Kisah Teladan: Suami dari Putri Kiainya

09 Juli 2025 | 14:44

Di era modern yang gemar memamerkan kemesraan di media sosial, kisah Syekh Abul-Khair al-Maydani, ulama besar mazhab Hanafi yang wafat sekitar 75 tahun lalu, hadir sebagai teladan yang menyejukkan. Kisah ini bukan berasal dari drama televisi, melainkan dari kehidupan nyata seorang ulama di Suriah. Beliau menikahi putri kiainya sendiri, Syaikhah Fatimah, putri dari gurunya, Syaikh Isa al-Kurdi. Syaikhah Fatimah bukan hanya istri ulama, tetapi juga seorang alimah, ahli fikih, dan sarjana ilmu agama yang terhormat. Kealimannya begitu tinggi sehingga sang suami, seorang ulama besar, selalu berdiri hormat di hadapannya – bukan karena takut, melainkan karena rasa cinta dan adab yang mendalam. Cinta mereka bukan tentang dominasi, melainkan saling percaya dan menghargai.

 

Meskipun Syaikhah Fatimah diketahui mandul, Syekh Abul-Khair tetap setia hanya kepadanya. Banyak tokoh berpengaruh di Suriah menawarkan putri mereka untuk dinikahi Syekh, berharap mendapatkan keturunan dan pewaris ilmu. Namun, Syekh menolak semua tawaran tersebut dengan alasan yang mulia: “Aku khawatir menyakiti hatinya. Lagipula, aku sudah merasa cukup dengan santri-santriku sebagai anak-anakku.”

 

Kisah ini bukan tentang seorang suami yang takut pada istrinya, melainkan tentang seorang suami yang tidak takut kehilangan adab dan menghormati kealiman istrinya. Berbeda dengan realita saat ini, di mana sebagian suami yang menikahi putri kiainya merasa lebih tinggi derajatnya, bahkan cenderung meredupkan kealiman istri mereka demi mempertahankan ego. Syekh Abul-Khair membuktikan bahwa menikahi putri kiainya adalah tentang pengabdian, bukan gengsi. Menjadi suami seorang wanita alim berarti harus terus belajar dan melayani, bukan hanya memimpin shalat, tetapi juga memahami dan melayani perasaan pasangan.

 

Pesan moral yang disampaikan kisah ini sangat relevan: dalam rumah tangga, tidak ada yang kalah atau menang. Yang terpenting adalah siapa yang lebih dulu memilih untuk mencintai dengan cara yang paling mulia.
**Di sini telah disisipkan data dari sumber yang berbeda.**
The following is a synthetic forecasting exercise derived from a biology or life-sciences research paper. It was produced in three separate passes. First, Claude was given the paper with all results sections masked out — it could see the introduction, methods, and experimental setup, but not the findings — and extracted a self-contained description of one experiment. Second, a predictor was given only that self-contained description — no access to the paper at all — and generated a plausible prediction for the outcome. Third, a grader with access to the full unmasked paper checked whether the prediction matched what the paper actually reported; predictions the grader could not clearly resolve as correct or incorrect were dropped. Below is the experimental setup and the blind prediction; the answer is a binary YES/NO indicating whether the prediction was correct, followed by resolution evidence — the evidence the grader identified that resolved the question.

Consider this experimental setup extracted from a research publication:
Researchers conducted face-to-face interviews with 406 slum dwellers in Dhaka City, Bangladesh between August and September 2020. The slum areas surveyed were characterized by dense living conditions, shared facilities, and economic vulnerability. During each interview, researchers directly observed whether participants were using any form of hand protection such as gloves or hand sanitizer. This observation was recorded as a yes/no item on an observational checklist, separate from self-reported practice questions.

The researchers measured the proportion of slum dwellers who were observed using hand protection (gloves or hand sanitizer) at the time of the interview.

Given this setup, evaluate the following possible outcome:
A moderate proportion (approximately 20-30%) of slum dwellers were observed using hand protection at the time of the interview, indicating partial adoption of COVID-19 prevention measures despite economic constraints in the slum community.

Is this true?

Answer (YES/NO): NO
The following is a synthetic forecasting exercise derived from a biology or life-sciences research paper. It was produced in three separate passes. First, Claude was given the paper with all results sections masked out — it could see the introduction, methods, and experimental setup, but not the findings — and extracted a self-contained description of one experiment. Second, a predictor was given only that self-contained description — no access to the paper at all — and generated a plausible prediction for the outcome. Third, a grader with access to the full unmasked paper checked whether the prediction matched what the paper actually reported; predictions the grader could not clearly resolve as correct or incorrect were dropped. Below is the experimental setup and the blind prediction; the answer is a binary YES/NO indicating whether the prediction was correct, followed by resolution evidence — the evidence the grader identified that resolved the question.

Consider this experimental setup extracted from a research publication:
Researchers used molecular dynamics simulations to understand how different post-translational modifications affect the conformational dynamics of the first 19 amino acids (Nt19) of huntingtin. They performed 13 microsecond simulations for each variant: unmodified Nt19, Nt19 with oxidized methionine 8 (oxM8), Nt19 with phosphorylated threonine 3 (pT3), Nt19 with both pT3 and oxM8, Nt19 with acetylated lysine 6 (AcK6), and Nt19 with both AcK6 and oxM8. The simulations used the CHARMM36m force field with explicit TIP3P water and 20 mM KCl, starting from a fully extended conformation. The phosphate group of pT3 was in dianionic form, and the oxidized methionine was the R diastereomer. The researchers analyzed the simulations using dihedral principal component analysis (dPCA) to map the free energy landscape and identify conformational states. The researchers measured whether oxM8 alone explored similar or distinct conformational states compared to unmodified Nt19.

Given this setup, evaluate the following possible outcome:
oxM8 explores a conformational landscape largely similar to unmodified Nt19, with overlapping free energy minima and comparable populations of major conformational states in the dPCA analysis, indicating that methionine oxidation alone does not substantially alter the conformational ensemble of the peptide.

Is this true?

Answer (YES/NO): NO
Ketidakmampuan memiliki anak bukanlah kekurangan, karena keberlanjutan ilmu dan kebaikan bisa terwujud melalui murid-murid dan santri yang dibimbing. Cinta sejati terkadang bukan yang paling lantang, tetapi yang paling lembut dan penuh pemahaman. Kisah Syekh Abul-Khair dan Syaikhah Fatimah menjadi inspirasi bagi kita semua untuk membangun rumah tangga yang dipenuhi dengan cinta, hormat, dan pengabdian.